Indeed, motivational interviewing is often an important piece of hoarding treatment, Frost says. But while psychotherapy can be helpful, there aren’t many mental health professionals who specialize in hoarding, and it can be difficult for people with the disorder to access or afford services. To address that need, Frost, Tolin and Steketee developed Buried in Treasures, a workshop using CBT principles that’s led by a nonpsychologist facilitator or peer. Buried in Treasures workshops are now offered in at least a dozen states and in countries outside the United States, Frost says. He and his colleagues showed that participants in the workshop had reduced hoarding symptoms compared with those in a waitlist control group (Behaviour Research and Therapy, Vol. 50, No. 11, 2012). And research by University of Florida psychiatrist Carol A. Mathews, MD, and colleagues found that people who participated in the Buried in Treasures program had improvement rates similar to those who received CBT interventions led by psychologists (BJPsych Open, Vol. 4, No. 4, 2018).
Individual CBT and the Buried in Treasures workshops typically take place in clinical settings. While TV reality shows feature in-home decluttering marathons, such interventions are logistically challenging for most clinicians. But researchers including Frost and Rodriguez are studying whether and how to include decluttering training in treatment. Frost is working with “clutter interns”—students who work closely with psychotherapists and visit clients at home to help them sort their belongings. And in a pilot study, Rodriguez found that combining in-home decluttering sessions with the Buried in Treasures workshop led to a decrease in hoarding symptoms, decreased clutter and improvements in the activities of daily living (Linkovski, O., et al., Journal of Psychiatric Research, Vol. 107, 2018).
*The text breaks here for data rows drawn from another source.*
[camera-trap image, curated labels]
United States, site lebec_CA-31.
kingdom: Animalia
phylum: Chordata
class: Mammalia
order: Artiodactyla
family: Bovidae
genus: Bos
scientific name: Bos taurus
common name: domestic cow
She and her colleagues are also exploring virtual reality systems that scan a client’s home so they can practice sorting their own virtual objects in the clinic.
There’s still a lot to learn about what treatments work, for whom and why. “What we don’t know about hoarding disorder would fill a book,” Tolin says. He’s exploring differences in neural connectivity between people who respond well to CBT for hoarding and people who do not, hoping such clues will help researchers refine interventions. Similarly, Ayers says, an important next step for researchers will be to personalize treatments depending on a person’s neurocognitive profile.
Although treatments for hoarding disorder are still imperfect, Tolin says, hoarding is a topic that clinicians should raise with patients, especially those being treated for depression or anxiety. “We found a lot of patients in our anxiety disorders clinic actually have undisclosed hoarding disorder,” he says. “Many come in for something else and don’t mention hoarding unless you ask them.”
Fortunately, the research literature is growing. The International OCD Foundation offers assessments and treatment information and hosts an annual meeting on hoarding. “Friends and family members think the person should just be able to clean up, but this isn’t something that they choose to do,” Ayers says. “This is a chronic and progressive mental health condition that needs treatment.”